**Aim of the exercise**. All of the data should be restated word for word, with the pictures omitted.

**Raw data**.
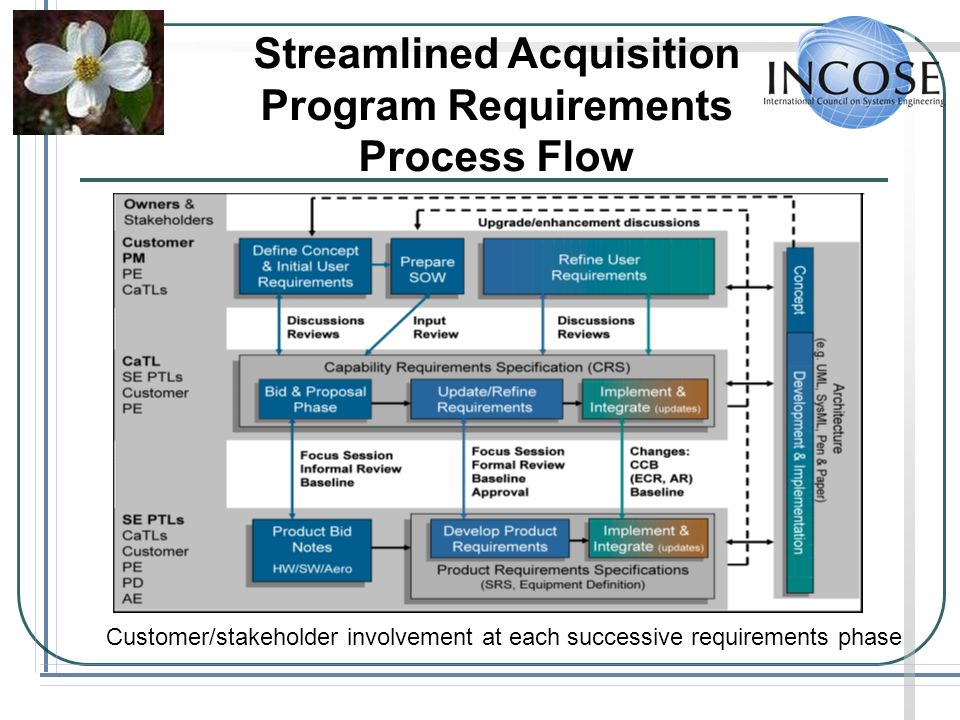 Streamlined Acquisition Program Requirements Process Flow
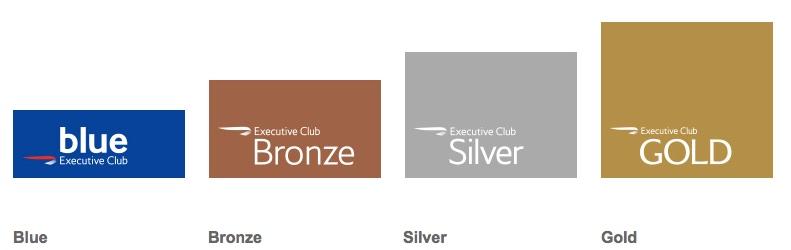british airways executive club status stufen match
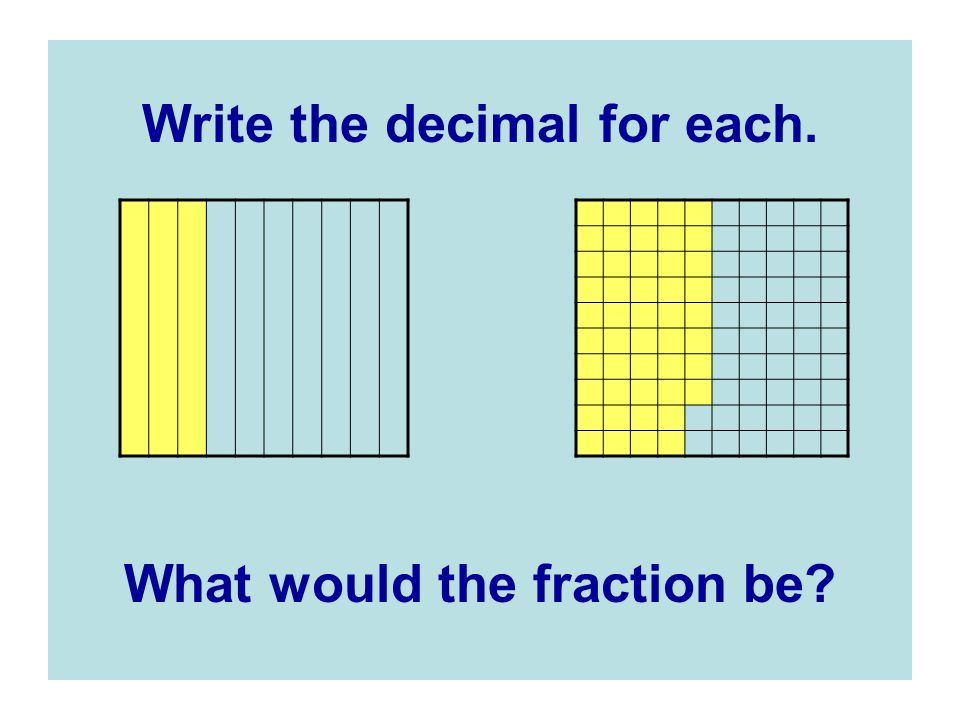 Write the decimal for each. What would the fraction be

**Answer space**.
 Streamlined Acquisition Program Requirements Process Flow
british airways executive club status stufen match
 Write the decimal for each. What would the fraction be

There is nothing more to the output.